Diese tiefen Überzeugungen lassen sich u. a. in dem Satz „Alles ist mit allem verbunden“ zusammenfassen und beinhalten auch die Existenz der Anderswelt, die neben unserer Welt besteht, sowie den darin existierenden Wesenheiten wie z.B. Krafttiere. Diese Anderswelt wird im Schamanismus häufig mit dem Bildnis des Weltenbaumes dargestellt.

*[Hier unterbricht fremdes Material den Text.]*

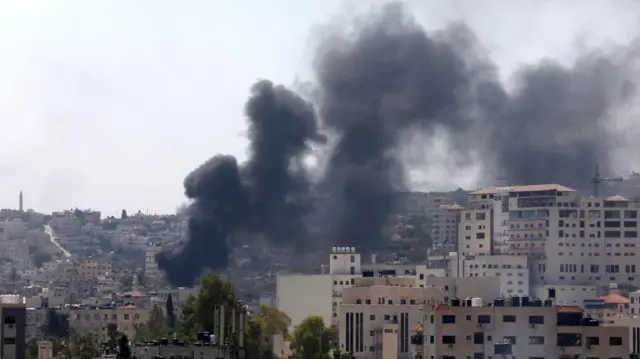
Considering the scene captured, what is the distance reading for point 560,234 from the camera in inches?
4215

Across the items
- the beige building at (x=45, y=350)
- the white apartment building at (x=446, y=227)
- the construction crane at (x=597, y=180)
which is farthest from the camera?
the white apartment building at (x=446, y=227)

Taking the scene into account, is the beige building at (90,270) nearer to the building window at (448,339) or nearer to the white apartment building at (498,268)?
the white apartment building at (498,268)

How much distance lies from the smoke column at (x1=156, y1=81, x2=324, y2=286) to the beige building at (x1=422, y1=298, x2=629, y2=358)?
2298 inches

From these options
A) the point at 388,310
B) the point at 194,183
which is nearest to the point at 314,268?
the point at 194,183

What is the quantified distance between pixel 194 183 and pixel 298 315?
30889 mm

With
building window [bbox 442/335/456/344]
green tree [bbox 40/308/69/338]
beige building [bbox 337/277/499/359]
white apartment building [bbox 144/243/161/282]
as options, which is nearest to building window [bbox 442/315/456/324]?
building window [bbox 442/335/456/344]

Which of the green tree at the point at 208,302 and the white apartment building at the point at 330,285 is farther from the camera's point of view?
the white apartment building at the point at 330,285

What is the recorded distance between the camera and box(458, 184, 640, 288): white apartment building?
105375 mm

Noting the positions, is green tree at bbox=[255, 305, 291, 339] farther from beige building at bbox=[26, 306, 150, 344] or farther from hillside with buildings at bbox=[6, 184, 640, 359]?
beige building at bbox=[26, 306, 150, 344]

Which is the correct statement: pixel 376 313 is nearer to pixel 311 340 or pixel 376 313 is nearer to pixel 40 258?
pixel 311 340

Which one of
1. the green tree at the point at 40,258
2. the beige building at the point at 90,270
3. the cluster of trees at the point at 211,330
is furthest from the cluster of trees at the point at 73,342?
the green tree at the point at 40,258

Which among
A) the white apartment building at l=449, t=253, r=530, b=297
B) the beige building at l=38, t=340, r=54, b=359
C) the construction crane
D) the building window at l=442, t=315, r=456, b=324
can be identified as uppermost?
the construction crane

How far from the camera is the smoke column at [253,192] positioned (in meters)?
116

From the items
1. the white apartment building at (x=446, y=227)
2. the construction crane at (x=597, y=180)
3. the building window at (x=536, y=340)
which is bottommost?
the building window at (x=536, y=340)
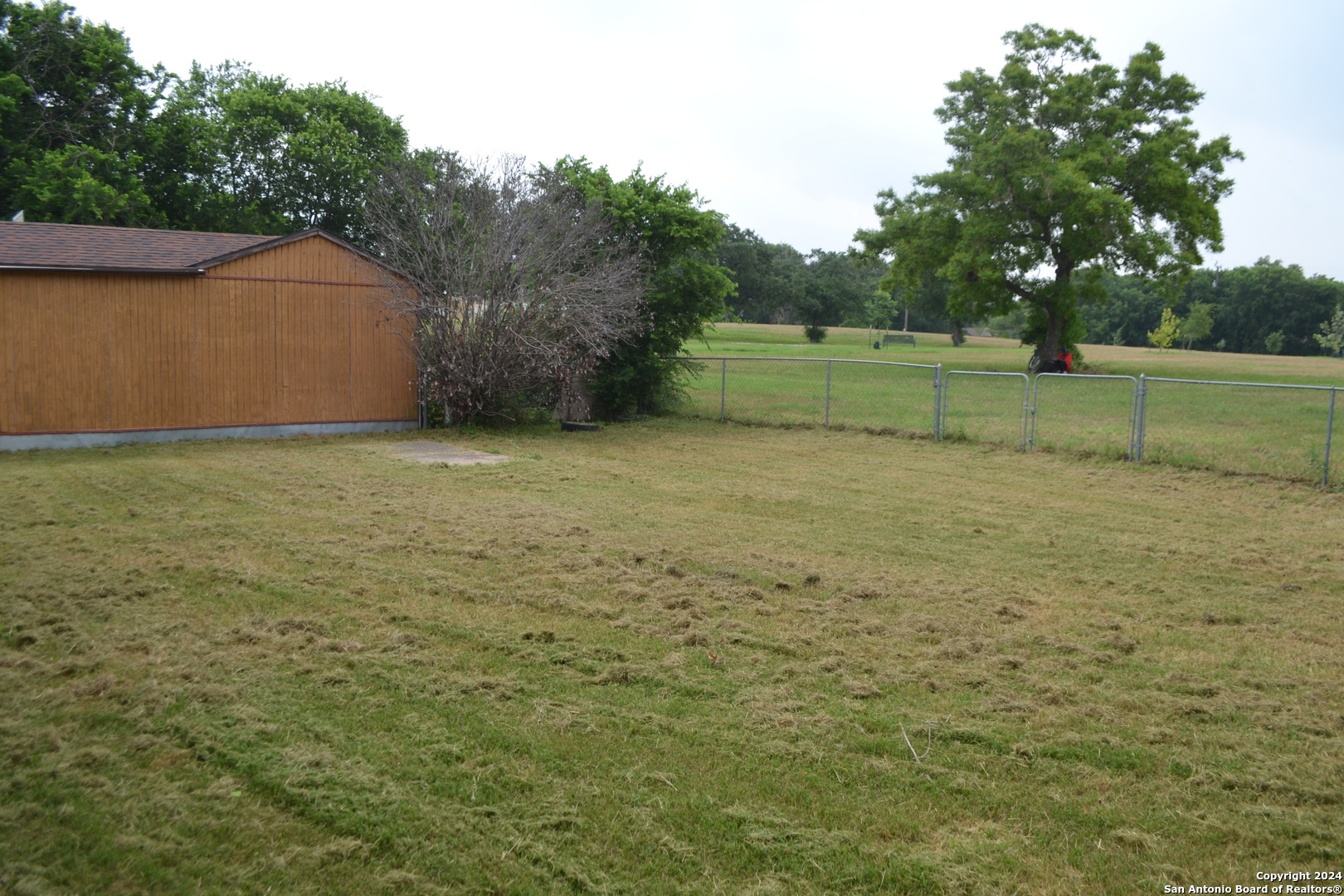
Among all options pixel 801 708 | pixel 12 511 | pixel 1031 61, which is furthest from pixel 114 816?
pixel 1031 61

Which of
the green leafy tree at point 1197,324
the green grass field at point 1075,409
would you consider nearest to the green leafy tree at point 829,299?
the green leafy tree at point 1197,324

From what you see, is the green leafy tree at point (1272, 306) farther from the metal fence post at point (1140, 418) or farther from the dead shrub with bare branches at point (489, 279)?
the dead shrub with bare branches at point (489, 279)

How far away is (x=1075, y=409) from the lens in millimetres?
21281

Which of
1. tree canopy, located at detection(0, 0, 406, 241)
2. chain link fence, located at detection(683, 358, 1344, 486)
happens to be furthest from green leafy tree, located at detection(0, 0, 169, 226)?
chain link fence, located at detection(683, 358, 1344, 486)

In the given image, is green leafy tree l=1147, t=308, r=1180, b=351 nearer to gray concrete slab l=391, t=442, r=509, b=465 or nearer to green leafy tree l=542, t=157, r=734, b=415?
green leafy tree l=542, t=157, r=734, b=415

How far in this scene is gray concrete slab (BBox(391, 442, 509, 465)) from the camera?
13.2 m

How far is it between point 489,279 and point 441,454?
3631mm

- Die Baumkrone ist hierbei die "obere Welt",
- die Wurzeln bilden die "untere Welt" und
- der Stamm die "mittlere Welt", welche als eine Parallelwelt zu unserer bekannten Welt verstanden wird.
Hintergrund / Kontext
Die Herkunft des Begriffs „Schamane“ wurde von Sprachwissenschaftlern umfangreich debattiert und ergibt nur eine eindeutige Übereinstimmung. Es handelt sich demnach ursprünglich um ein tungusisches Wort (schaman) das in die heutige russische Sprache Eingang gefunden hat. Es bedeutet etwa „außer sich sein“ oder auch „verzückt sein“. Daneben debattiert man weiterhin über eine Abstammung aus dem Sanskrit (von sramana = der religiöse Praktiker der Askese).

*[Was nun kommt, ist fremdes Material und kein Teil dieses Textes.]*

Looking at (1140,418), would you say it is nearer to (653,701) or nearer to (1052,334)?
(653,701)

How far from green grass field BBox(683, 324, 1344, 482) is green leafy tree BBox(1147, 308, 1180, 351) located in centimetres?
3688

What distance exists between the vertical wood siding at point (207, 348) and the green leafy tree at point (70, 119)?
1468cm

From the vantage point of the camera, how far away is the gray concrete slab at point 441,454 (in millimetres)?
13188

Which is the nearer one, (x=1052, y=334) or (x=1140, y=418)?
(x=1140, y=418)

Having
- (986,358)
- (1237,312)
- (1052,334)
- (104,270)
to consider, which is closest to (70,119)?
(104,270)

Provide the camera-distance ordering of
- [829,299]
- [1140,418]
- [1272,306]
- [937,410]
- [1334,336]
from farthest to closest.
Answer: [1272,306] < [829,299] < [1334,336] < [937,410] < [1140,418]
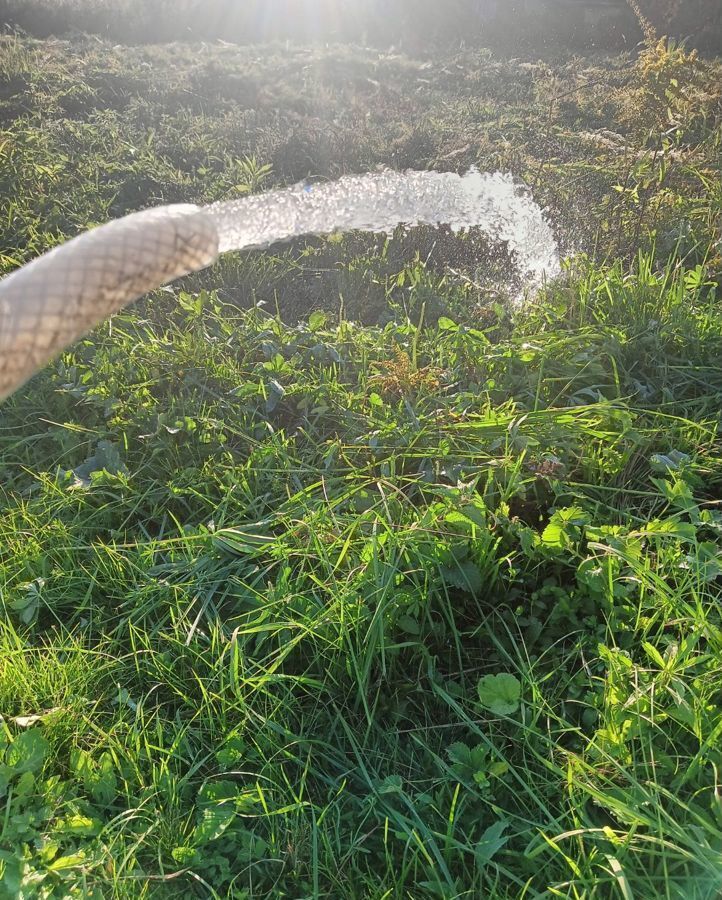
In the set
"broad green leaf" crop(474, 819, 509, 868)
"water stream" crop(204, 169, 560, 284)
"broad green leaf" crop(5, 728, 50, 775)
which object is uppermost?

Der Schamane fungierte seit jeher als Mittler zwischen den Welten und war als solcher dazu in der Lage seinen Bewusstseinszustand mithilfe monotoner Rhythmen (Trommel, Rassel) oder Trance-Tanz so zu ändern, dass er mit einem Teil seiner Seele in diese Anderswelt reisen konnte, während ein Restbewusstsein im Körper verblieb. In diesem Sinne ist er, wie Mircea Eliade schreibt, „ein Meister der Ekstase“ (Ekstase = aus sich heraustreten). Alle Völker, denen der Schamanismus bekannt ist, kennen Rituale, die in ein erweitertes Bewusstsein führen, um den Zugang zur Anderswelt sowie eine Interaktion mit dieser zu erleichtern. Das einfache Prinzip besagt: Was in der Anderswelt an Veränderungen geschieht, wirkt sich auf diese Welt aus. Der Schamane glaubt tatsächlich nur an das, was für ihn erfahrbar ist.

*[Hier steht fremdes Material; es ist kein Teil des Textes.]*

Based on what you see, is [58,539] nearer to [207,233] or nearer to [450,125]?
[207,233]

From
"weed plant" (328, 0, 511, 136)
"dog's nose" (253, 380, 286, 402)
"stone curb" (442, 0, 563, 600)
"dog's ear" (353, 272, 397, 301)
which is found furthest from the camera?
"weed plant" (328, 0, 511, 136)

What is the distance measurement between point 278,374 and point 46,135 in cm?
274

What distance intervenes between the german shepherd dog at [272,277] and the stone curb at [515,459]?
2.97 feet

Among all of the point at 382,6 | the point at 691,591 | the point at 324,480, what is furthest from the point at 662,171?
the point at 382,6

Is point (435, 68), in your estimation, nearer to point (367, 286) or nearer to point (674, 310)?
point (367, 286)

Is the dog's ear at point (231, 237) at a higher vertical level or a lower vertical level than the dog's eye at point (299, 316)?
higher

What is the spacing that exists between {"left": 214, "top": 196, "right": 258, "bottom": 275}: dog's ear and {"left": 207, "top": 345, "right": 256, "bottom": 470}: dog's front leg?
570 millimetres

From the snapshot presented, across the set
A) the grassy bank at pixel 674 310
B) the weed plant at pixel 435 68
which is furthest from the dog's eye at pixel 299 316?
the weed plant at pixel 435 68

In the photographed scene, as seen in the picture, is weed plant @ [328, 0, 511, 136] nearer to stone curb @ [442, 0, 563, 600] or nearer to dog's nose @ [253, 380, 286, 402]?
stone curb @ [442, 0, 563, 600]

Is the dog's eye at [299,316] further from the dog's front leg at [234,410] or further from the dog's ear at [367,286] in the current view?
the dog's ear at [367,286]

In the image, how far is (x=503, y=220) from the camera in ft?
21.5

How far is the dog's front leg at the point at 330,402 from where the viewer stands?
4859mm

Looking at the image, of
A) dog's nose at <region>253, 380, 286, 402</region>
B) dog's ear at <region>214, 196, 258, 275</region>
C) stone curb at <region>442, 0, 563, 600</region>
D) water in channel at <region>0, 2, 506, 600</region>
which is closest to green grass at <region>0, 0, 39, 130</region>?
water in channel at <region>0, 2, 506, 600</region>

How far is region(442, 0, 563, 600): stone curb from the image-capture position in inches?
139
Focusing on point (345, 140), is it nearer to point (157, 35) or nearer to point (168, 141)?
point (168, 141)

„Schamanisches Reisen“ ist sowohl eine Technik, als auch ein Begriff für die Veränderung des Bewusstseins. Im Unterschied zu geführten Meditationen verselbstständigen sich hier jedoch die Bilder und Handlungen. Der Schamanisch Reisende ist aktiv und (re-)agiert, wenn er sich in der Anderswelt befindet.
Techniken
Georg O. Gschwandler bringt die Arbeit der Schamanen auf eine einfache Formel: „Was fehlt, muss zurückgebracht, was zu viel ist, muss entfernt werden.“
Hierbei wendet der Schamane, von der Basis der Schamanischen Reise ausgehend, die Techniken Extraktion, Divination, Clearing, Seelenteilrückholung und Krafttierverbindung an. Ergänzend werden Rituale, Zeremonien, Medizinwanderungen, Initiationen und Visionssuchen angewandt.
Ursprüngliche Aufgaben
Schamanen waren seit jeher nicht „nur“ Heiler, sondern
- Seelsorger
- Psychologe
- Berater
- Mediziner
- Pflanzenkundiger
- Therapeut
- Krieger
- Priester
- Orakel
- Künstler
- Sänger
- Geschichtenerzähler und
- Schauspieler
... zugleich für ihren Stamm. Heute liegt der Fokus meist allein auf dem Gebiet des Heilens.
Unterschied im Schamanismus: Schamane oder schamanischer Praktiker?
Schamanen wachsen direkt in einer schamanischen Kultur auf und werden von der Gemeinschaft zum Schamanen ernannt. Schamanische Praktiker nennt man jene Menschen in unserer westlichen Kultur, welche von den Schamanen der Naturvölker lernen.
Das Erlernen schamanischer Praktiken bzw. von Schamanismus steht grundsätzlich jedem Menschen offen, denn wir alle tragen das Potenzial in uns, so wie z. B. jeder Mensch ein Musikinstrument lernen kann. Wichtig ist hierbei, dass man kontinuierlich an seinen eigenen Schatten-Themen arbeitet und dies am besten im Zuge einer fundierten Ausbildung. Die eigene Wachstumsarbeit erleichtert das Trennen der beiden Energiekörper und der jeweils entstehenden "Mischbilder" erheblich und trägt zu einem klareren Sehen bei.